South Australian businesses are riding a wave of confidence, and they have every reason to be optimistic about the state’s future.
We’ve lived through several years in the doldrums with higher unemployment, threatened valley of death for defence and automotive manufacturing closing down. But over the past 12 months we’ve seen a significant upswing.
The June quarter Business SA – William Buck Survey of Business Expectations shows confidence over the past 12 months has grown more than it has over the past decade, which is a very positive sign for our state.
The dramatic increase in confidence over the past year is a reflection of South Australia’s economic lift. The state appears to have turned a fiscal corner.

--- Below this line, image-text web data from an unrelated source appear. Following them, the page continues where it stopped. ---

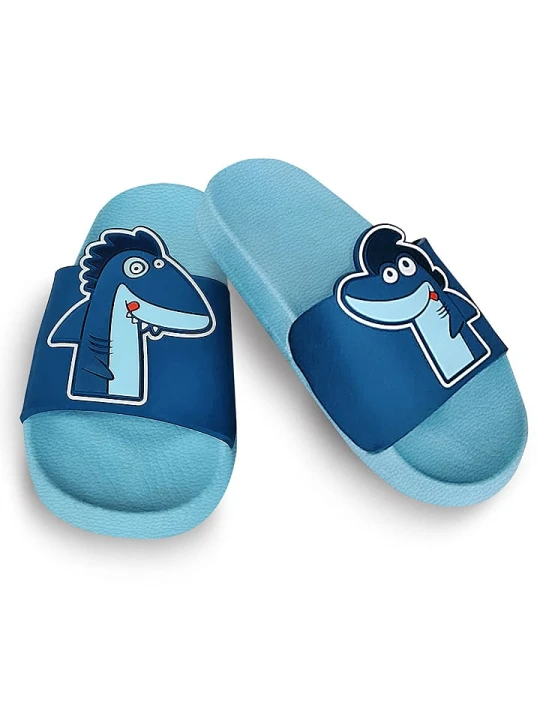 Zdjęcie produktu Denokids Klapki "Shark" w kolorze niebieskim rozmiar: 27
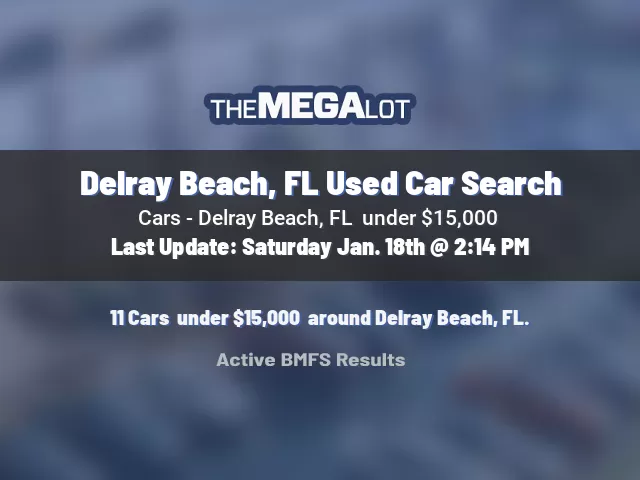 Delray Beach, FL Used Car Search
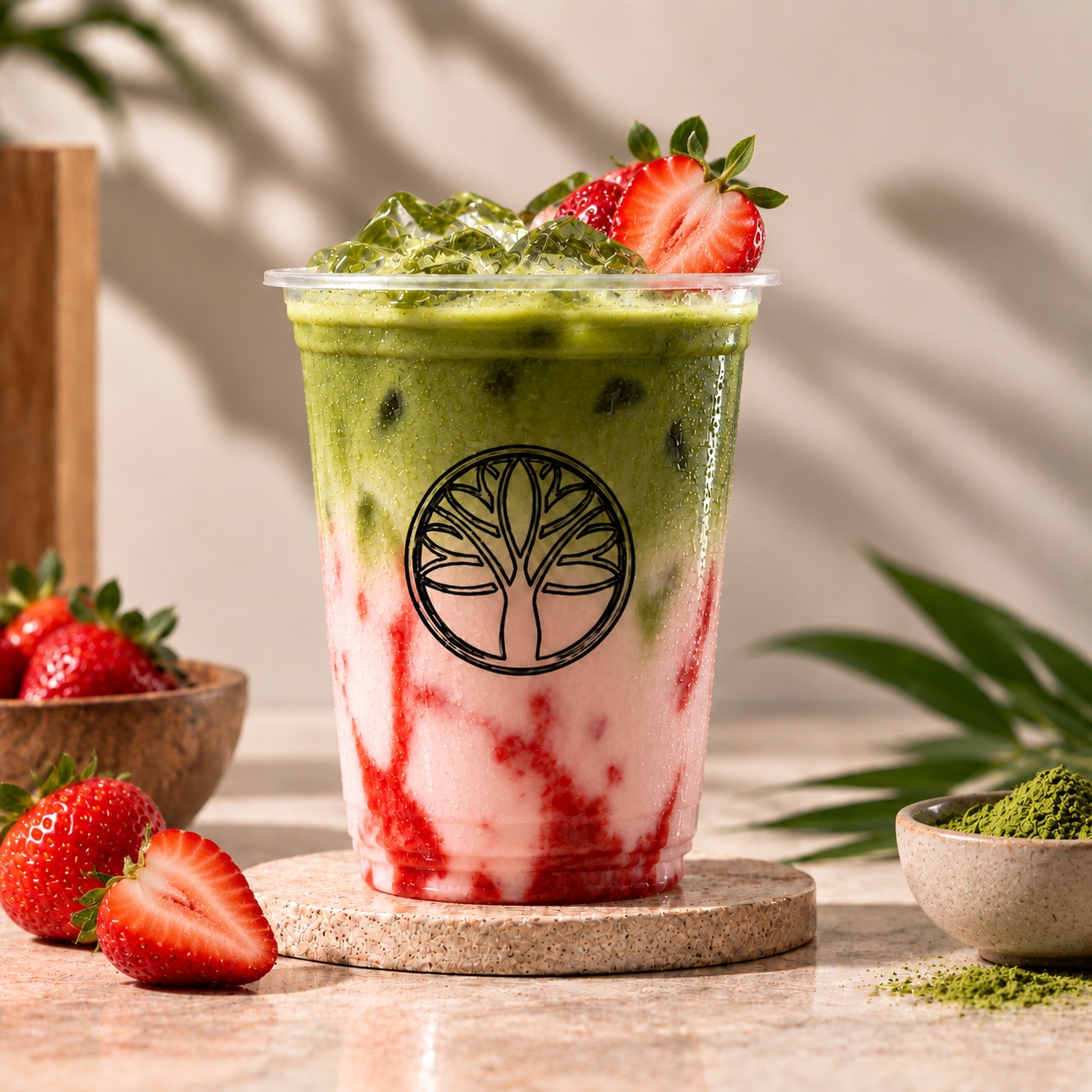 Matcha Alla Fragola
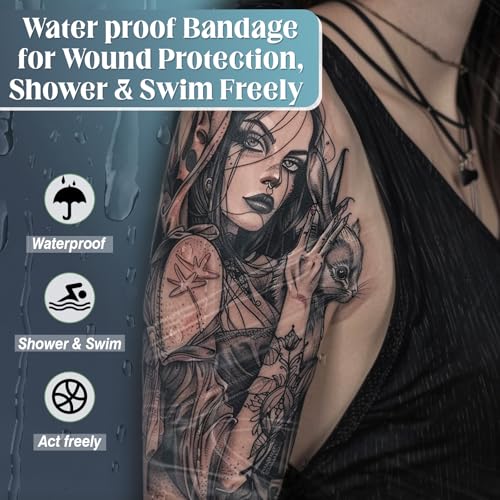 Tattoo Aftercare Bandage Roll 8in x 10 Yard - Waterproof Skin Repair Tape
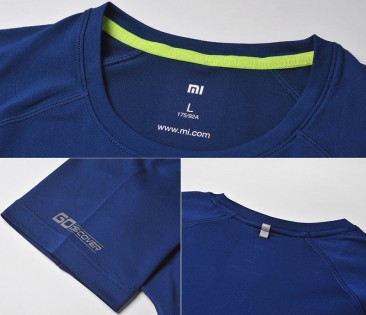 Футболка Xiaomi Mi sports function round neck short sleeve T shirt Blue XL 1170800053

This time last year Holden hadn’t yet closed and people feared unemployment would increase. That hasn’t happened. We’ve had BHP expanding Olympic Dam and Oz Minerals’ Carrapateena announcement and major ship building contracts have been awarded. The French are on our doorstop and the benefits to South Australia will be enormous.

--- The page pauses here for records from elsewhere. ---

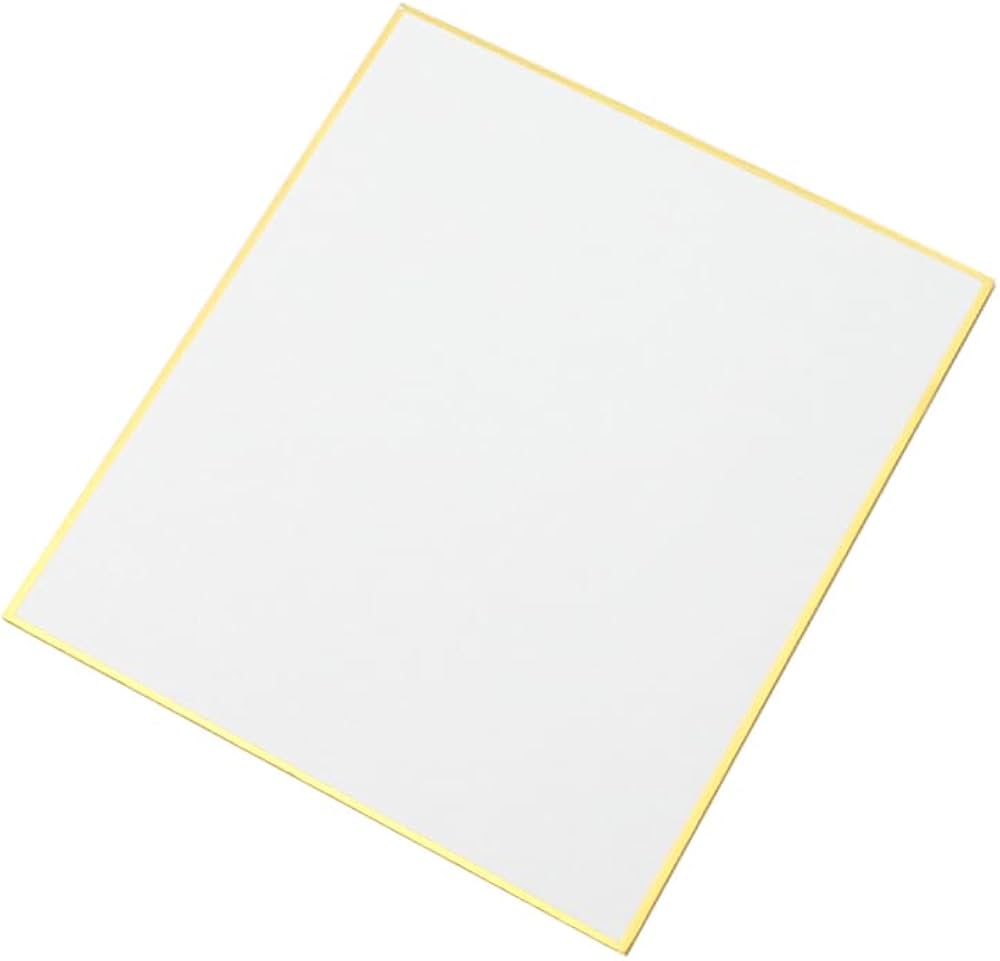 Amazon | ミニサイン色紙 奉書紙 寸松庵 121mm x 136mm 10枚セット 白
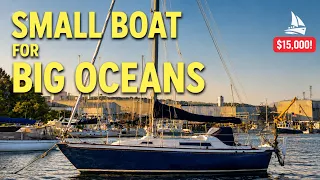 One of the TOUGHEST Small Cruisers Ever Built? Nicholson 31 for $15K | FULL TOUR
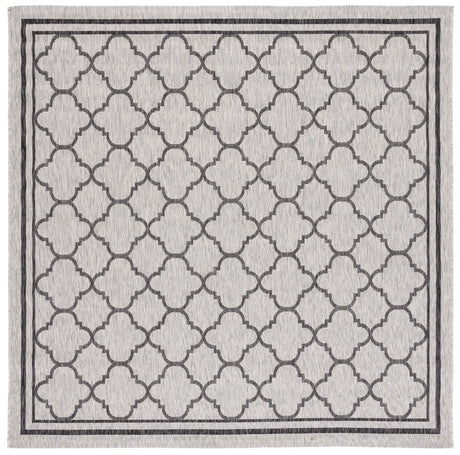 Safavieh Courtyard 6'-7" x 6'-7" Rug in Light Grey / Black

The recent state election result means a fresh stable government. A majority government gives greater certainty to businesses because change can be implemented, provided the upper house respects the government’s mandate.
This time last year we had a State Government talking about introducing a draconian bank tax, arbitrarily applied to an industry which would have passed costs to every mum and dad with a bank account in South Australia. That threatened tax is gone.
On the downside, the survey shows businesses face economic headwinds with high overheads, rising labour costs and increased operating costs. We have a small to medium-sized enterprise sector which is performing stronger than in previous years. Given unemployment is falling, businesses must be employing more people. More people in work means more people spending in the local economy but also puts pressure on wage costs.
While confidence is high, the survey shows businesses now need to turn that confidence into revenue and profit. Confidence is critical because it’s the key driver when it comes to encouraging businesses to invest in their operations, their staff and their infrastructure. We’ve had record-low interest rates for years, which should be the catalyst for businesses to invest in people and infrastructure, but until recently that hasn’t translated.
It’s a good time for businesses to review their business model and work within the current economic framework to improve their position. Margins need to be maintained or improved and cost increases absorbed by productivity and efficiency increases, better procurement practices or increasing prices, or a combination of the above.
My advice is look after your best asset – your people. When unemployment falls, competition for top talent intensifies. Invest in training and conditions to prevent unnecessary turnover. Ensure your staff feel valued and your bottom line will soon look better.